Both A ring occupations are common, though the cyano group has now become the preference.

The B-ring is also an important binding site, and molecule substitutions here can have very prominant effects. B-ring to androgen receptor interaction is generally more favorable if Cyano, acetamido (‒NHCOCH3), trifluoroacetamido, or chloroacetamido substituents are present at the para-position

Binding affinity can be further increased if there are multiple electron withdrawing substitutions off of the B-Ring.. So when:

-The molar mass of each substitution is low

-When there are 3 e- withdrawing groups, the three groups are at the 2-, 4-, and 5-positions of the B-ring

-When there are 2 e- withdrawing groups, the two groups are at the 3-, and 4-positions of the B-ring

-A H-bond acceptor (nitrogen or oxygen) is present at the 4- position of the B-ring

-Fluoro groups instead of chloro groups are incorporated in the B-ring for compounds with more than two substituents in that ring (due to molar weight issues).

From the above points, the following bicalutamide-based SARMs were synthesized:

Andarine (S-4)

Andarine is an S-isomer (hence the name S-4), with a nitro group (O2N) attached to C-4 of the A-ring, a trifluoromethyl group linked to the C-3, and a single attachment to the B-ring (para), which is an electron-withdrawing acetamido group.



Similar to S4, S-23 is an S-isomer with a trifluoromethyl droup attached to the C-3 of the A-ring. However unlike S4, S-23 has a cyano group at C-4 of the A-ring and 2 attachments (F, Cl) to the B-ring.

Although the cyano group reduces in vitro AR binding affinity, the effectiveness in vivo is greater. The 2 electron-withdrawing groups on the B-ring increase binding affinity, and also increase its anabolic effects. However the chloro groups on the B-ring tend to be less selective to only muscle tissue and can strongly inhibit LH and FSH causing greater suppresion of endogenous testosterone levels. Due to this, S-23 is no longer being viewed as a SARM in the general sense, but is being researched for use as a male contraceptive due to its FSH inhibition and therfore its ability to inhibit spermatogenesis.



Ostarine is again similar to S4 and identical to S-23, apart from at the B-ring where the Cl and F groups are replaced by a single (para) cyano group on C-4. As with the A-ring CN modification, the 4-CN group here may improve pharmokinetic properties and display better in vivo activity, despite the fact that 3F or 4Cl should have better binding affinity.
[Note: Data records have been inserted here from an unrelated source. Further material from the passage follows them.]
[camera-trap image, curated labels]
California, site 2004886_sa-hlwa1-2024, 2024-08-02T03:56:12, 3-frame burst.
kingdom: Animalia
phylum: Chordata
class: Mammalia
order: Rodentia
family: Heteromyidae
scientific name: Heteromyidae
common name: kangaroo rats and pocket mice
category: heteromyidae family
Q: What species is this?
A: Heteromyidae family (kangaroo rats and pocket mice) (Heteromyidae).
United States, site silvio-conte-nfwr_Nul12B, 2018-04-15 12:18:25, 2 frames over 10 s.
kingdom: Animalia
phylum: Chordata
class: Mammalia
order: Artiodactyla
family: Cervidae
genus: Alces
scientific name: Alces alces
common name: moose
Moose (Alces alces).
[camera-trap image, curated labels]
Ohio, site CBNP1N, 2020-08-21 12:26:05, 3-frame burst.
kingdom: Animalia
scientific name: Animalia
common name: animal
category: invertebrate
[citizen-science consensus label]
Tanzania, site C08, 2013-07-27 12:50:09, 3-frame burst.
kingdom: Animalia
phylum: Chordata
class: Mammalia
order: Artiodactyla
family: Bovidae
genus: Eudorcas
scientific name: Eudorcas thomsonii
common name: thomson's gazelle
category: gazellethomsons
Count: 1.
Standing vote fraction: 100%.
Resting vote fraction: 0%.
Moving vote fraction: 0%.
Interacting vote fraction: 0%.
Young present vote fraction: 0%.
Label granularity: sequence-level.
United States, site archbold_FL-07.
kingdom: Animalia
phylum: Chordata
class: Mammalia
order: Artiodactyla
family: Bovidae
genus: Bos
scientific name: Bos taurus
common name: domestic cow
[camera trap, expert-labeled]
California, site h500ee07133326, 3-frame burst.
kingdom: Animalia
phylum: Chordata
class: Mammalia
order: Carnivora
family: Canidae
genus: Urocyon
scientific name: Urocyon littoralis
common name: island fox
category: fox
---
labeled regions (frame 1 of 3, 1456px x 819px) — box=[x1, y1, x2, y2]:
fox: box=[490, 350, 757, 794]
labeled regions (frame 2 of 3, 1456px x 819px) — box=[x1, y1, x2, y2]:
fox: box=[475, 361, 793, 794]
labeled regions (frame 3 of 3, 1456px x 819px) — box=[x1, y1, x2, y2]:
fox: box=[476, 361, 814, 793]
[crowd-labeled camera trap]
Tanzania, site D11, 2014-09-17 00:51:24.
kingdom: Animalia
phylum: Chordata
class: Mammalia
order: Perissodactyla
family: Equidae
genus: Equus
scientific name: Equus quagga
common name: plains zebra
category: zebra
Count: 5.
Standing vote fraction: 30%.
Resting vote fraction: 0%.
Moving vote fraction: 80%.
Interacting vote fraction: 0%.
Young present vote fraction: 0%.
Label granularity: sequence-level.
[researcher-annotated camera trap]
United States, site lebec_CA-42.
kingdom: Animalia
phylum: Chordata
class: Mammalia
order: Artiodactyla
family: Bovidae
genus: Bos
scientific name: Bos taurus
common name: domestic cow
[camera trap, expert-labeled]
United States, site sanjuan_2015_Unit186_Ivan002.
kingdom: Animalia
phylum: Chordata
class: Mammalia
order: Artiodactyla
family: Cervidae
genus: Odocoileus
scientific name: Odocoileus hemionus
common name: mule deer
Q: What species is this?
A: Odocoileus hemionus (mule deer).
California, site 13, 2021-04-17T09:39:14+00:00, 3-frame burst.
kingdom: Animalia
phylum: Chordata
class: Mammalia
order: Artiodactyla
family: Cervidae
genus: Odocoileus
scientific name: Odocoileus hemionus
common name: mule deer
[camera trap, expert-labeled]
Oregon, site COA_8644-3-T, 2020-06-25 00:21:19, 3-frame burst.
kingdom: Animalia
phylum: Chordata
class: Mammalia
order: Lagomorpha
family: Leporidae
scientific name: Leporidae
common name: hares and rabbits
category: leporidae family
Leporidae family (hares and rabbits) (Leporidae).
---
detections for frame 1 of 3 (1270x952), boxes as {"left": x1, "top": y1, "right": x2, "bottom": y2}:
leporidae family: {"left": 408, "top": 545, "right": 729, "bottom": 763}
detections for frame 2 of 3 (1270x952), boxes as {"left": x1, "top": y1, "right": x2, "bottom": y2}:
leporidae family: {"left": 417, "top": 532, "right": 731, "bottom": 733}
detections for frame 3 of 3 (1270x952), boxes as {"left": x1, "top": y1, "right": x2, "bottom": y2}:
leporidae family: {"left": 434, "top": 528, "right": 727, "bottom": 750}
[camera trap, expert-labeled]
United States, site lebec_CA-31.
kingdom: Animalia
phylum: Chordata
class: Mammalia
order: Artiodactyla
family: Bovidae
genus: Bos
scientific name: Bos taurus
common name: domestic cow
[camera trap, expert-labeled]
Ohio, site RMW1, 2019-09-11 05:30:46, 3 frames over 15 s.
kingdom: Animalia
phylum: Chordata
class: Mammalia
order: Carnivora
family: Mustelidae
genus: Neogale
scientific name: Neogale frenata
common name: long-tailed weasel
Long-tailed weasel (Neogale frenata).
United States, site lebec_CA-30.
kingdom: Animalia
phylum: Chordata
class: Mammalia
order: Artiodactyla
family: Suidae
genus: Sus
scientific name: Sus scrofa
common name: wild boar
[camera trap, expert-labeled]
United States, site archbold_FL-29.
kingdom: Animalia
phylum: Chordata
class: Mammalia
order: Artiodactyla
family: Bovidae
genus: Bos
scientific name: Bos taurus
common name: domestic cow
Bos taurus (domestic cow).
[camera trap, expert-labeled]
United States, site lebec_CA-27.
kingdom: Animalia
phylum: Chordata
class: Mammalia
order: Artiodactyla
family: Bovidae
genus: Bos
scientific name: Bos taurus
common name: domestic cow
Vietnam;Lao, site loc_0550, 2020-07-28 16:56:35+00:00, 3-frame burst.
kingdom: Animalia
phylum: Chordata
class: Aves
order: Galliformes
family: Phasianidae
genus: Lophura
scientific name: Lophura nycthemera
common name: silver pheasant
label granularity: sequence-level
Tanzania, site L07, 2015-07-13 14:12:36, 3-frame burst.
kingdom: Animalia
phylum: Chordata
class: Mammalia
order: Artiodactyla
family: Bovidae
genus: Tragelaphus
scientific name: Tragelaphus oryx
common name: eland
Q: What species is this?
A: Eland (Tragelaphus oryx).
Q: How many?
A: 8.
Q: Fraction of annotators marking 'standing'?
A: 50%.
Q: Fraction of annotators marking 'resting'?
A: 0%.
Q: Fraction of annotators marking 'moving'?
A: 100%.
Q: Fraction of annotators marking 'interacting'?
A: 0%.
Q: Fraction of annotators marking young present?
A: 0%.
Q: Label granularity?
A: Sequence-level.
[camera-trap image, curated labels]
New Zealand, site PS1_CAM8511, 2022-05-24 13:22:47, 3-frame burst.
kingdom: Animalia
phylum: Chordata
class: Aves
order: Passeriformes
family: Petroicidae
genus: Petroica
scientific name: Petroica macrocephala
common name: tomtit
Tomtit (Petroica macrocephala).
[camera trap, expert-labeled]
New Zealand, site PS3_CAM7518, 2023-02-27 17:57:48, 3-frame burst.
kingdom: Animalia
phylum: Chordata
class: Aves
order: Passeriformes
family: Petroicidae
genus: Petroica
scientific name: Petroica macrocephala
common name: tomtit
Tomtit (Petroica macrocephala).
S-4 and Ostarine are the only SARMs which are currently commercially available. If you are considering their use, it is worth keeping in mind that Ostarine was developed years after S-4, and by the same researchers At GTx. Ostarine is a more selective compound than S4, and displays more anabolic effects due to 24 hour half-life compared to the 4 hour half life of S4. Ostarine should also be metabolized more favorably due to the A-ring (para) cyano substitution. Hence Ostarine is the best bicalutamide-based SARM that the researchers at GTx have developed.